Porosity decreases exponentially with hydrogen exposure.

Porosity reduction is proportional to ice thickness.

Energy transfer from hydrogen recombination causes ice compaction.

Abstract

The morphology of water ice in the interstellar medium is still an open question. Although accretion of gaseous water could not be the only possible origin of the observed icy mantles covering dust grains in cold molecular clouds, it is well known that water accreted from the gas phase on surfaces kept at 10 K forms ice films that exhibit a very high porosity.
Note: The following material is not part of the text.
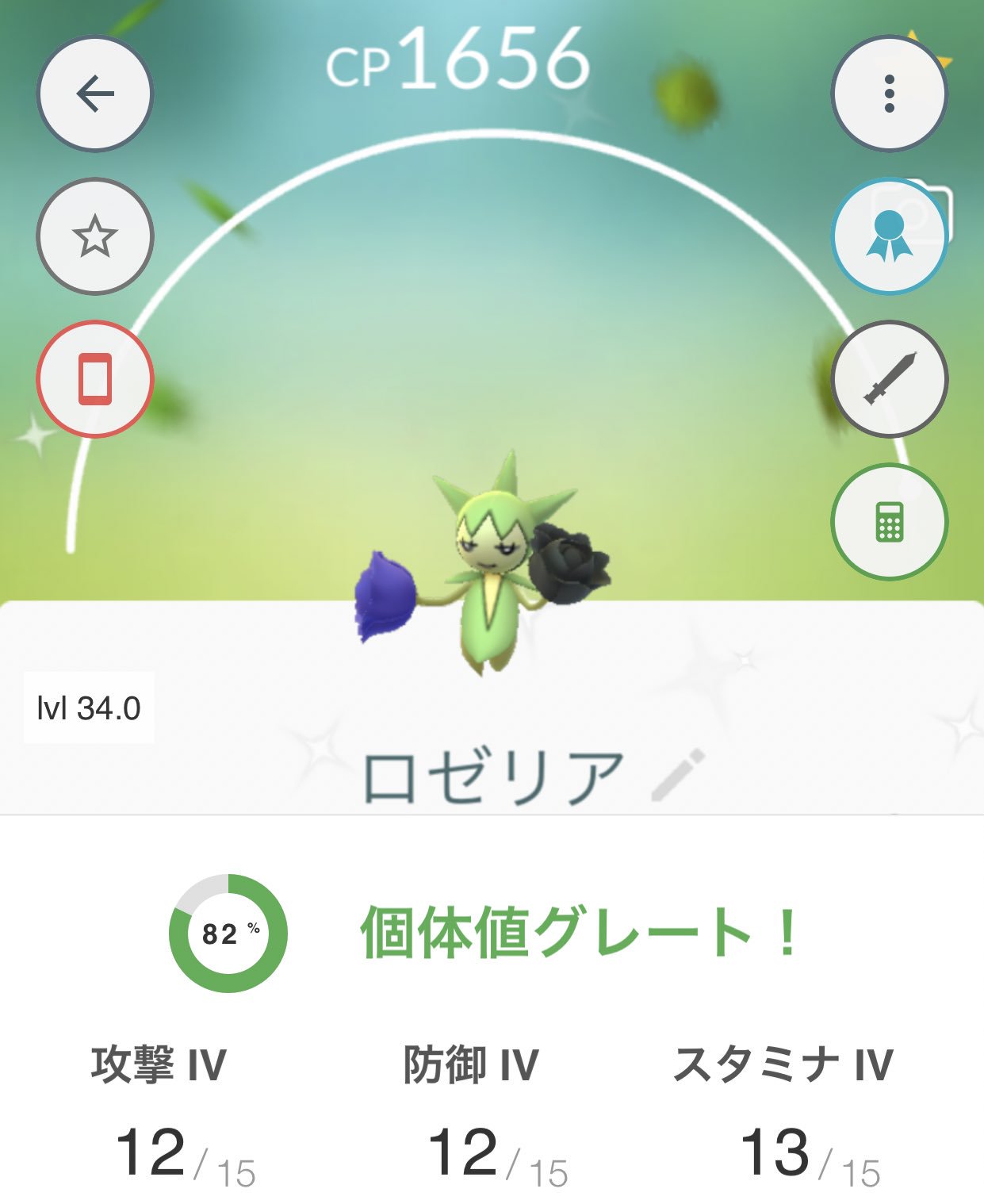ぽけろんgai 昨日 ロゼリアの高cp色違いをゲット 1体目は進化させるにはかわいそうすぎたから こちらの子をロズレイドへ 進化させました ステキ T Co 32l1aandur Twitter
It is also known that in the dark clouds H2 formation occurs on the icy surface of dust grains and that part of the energy (4.48 eV) released when adsorbed atoms react to form H2 is deposited in the ice. The experimental study described in the present work focuses on how relevant changes of the ice morphology result from atomic hydrogen exposure and subsequent recombination. Using the temperature-programmed desorption (TPD) technique and a method of inversion analysis of TPD spectra, we show that there is an exponential decrease in the porosity of the amorphous water ice sample following D-atom irradiation. This decrease is inversely proportional to the thickness of the ice and has a value of Phi_0 = 2 x 10^16 D-atoms/cm^2 per layer of H2O. We also use a model which confirms that the binding sites on the porous ice are destroyed regardless of their energy depth, and that the reduction of the porosity corresponds in fact to a reduction of the effective area. This reduction appears to be compatible with the fraction of D2 formation energy transferred to the porous ice network. Under interstellar conditions, this effect is likely to be efficient and, together with other compaction processes, provides a good argument to believe that interstellar ice is amorphous and non-porous.